* _Problems to work on_
[1] Using the passage on the Italian Competition Authority, list the main duties it gives for the authority.
[2] According to the passage on the Italian Competition Authority, to whom is the authority's annual report presented?

* _Quoted text_
****************
The Italian Competition Authority (, AGCM) is the competition regulator in Italy. It is an Italian quasi-autonomous non-governmental organization established on the basis of Law №287 of 10 October 1990.

As of 2004, the Italian Competition Authority has also been in charge of enforcing laws against conflicts of interest for Holders of Public Office.

As the Italian competition regulator, the Authority has the task of enforcing both Italian and European consumer protection laws.

It is financed by annual allocations through a special chapter of the Ministry of Economic Development's budget. The Financial Law of 2006 introduced partial self-financing: AGCM has full control over the management of these funds for its own operations.

An annual report is presented to the President of the Council of Ministers of Italy.

Duties
The main duties of the authority are:
 Vigilance against abuses from market dominance.
 Vigilance against cartels that may prejudice or restrict fair competition (Anti-competitive practices).
 Vigilance on takeovers to check concentration ratio and verify market impact.
 Consumer protection, against unfair trade practices and false advertising.
 Supervise and penalize the cases of conflict of interest regarding members of Government of Italy.

Powers
The Authority in such cases may conduct investigations or hearings, even with the Guardia di Finanza at his disposal, which may result in a warning or an administrative penalty.

Notable cases

 In 2021, the Authority fined Amazon 1.13 billion euros ($1.28 billion) for alleged abuse of market dominance in intermediation services on marketplaces to favour the adoption of its own logistics service - Fulfilment by Amazon (FBA) - by sellers active on Amazon.it.
****************
* _Collected data_
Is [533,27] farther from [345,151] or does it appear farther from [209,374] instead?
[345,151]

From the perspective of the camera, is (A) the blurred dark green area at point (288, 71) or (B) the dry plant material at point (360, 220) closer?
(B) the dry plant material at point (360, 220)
****************
* _Answer list_
[1]
- Vigilance against abuses from market dominance.
- Vigilance against cartels that may prejudice or restrict fair competition (anti-competitive practices).
- Vigilance on takeovers to check concentration ratio and verify market impact.
- Consumer protection, against unfair trade practices and false advertising.
- Supervising and penalizing cases of conflict of interest regarding members of the Government of Italy.

[2] The President of the Council of Ministers of Italy.